*PROBLEM DESCRIPTION*. Only the number is needed: count the lines below that hold the string "frame".

*EXCERPTED DATA*.
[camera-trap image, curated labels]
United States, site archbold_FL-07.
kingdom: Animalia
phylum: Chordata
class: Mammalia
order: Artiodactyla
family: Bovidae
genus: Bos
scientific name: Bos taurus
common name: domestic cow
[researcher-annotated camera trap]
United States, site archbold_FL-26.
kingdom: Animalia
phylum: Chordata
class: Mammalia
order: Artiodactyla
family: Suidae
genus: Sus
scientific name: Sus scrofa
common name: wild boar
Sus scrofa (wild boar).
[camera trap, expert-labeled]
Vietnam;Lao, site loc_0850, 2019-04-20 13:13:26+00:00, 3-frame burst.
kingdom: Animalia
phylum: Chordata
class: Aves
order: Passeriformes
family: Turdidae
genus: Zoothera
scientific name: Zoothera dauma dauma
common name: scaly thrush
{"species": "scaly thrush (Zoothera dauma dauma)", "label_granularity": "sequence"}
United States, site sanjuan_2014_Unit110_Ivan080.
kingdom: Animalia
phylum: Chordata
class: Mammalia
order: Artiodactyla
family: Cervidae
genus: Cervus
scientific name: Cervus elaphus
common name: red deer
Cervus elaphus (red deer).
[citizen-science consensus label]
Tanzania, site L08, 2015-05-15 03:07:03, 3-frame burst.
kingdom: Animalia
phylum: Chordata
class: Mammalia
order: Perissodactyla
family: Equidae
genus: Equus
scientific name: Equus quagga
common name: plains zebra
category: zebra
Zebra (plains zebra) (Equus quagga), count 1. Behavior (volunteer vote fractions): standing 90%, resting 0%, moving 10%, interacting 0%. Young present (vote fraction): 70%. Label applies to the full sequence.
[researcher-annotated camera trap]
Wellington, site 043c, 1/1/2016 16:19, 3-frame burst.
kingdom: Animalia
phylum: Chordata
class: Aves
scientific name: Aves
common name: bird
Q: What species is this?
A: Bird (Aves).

*TASK OUTPUT*. 3